**Work to complete:**
Scan the data, and whenever a line contains "Books", copy it.
┄┄┄┄┄┄┄┄┄┄┄┄┄┄┄┄┄┄┄┄
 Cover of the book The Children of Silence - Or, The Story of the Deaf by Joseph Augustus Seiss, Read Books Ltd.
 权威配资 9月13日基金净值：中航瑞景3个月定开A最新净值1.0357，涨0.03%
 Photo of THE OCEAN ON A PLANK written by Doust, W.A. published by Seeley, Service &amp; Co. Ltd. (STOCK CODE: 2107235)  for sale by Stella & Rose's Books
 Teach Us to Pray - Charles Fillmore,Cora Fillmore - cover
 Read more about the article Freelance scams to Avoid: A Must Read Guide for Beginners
┄┄┄┄┄┄┄┄┄┄┄┄┄┄┄┄┄┄┄┄
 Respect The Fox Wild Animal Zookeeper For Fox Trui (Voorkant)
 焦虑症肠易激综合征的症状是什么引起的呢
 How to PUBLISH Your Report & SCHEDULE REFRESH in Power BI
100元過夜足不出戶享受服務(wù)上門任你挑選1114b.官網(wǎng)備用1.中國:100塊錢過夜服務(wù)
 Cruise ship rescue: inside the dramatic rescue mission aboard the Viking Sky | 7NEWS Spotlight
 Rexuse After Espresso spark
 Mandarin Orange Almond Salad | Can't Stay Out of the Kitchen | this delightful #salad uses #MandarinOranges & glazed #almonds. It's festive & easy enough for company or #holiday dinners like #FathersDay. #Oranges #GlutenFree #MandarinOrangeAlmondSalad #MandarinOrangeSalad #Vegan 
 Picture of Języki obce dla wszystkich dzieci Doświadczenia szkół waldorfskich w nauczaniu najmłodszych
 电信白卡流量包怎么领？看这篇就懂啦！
┄┄┄┄┄┄┄┄┄┄┄┄┄┄┄┄┄┄┄┄
**Completed task:**
 Cover of the book The Children of Silence - Or, The Story of the Deaf by Joseph Augustus Seiss, Read Books Ltd.
 Photo of THE OCEAN ON A PLANK written by Doust, W.A. published by Seeley, Service &amp; Co. Ltd. (STOCK CODE: 2107235)  for sale by Stella & Rose's Books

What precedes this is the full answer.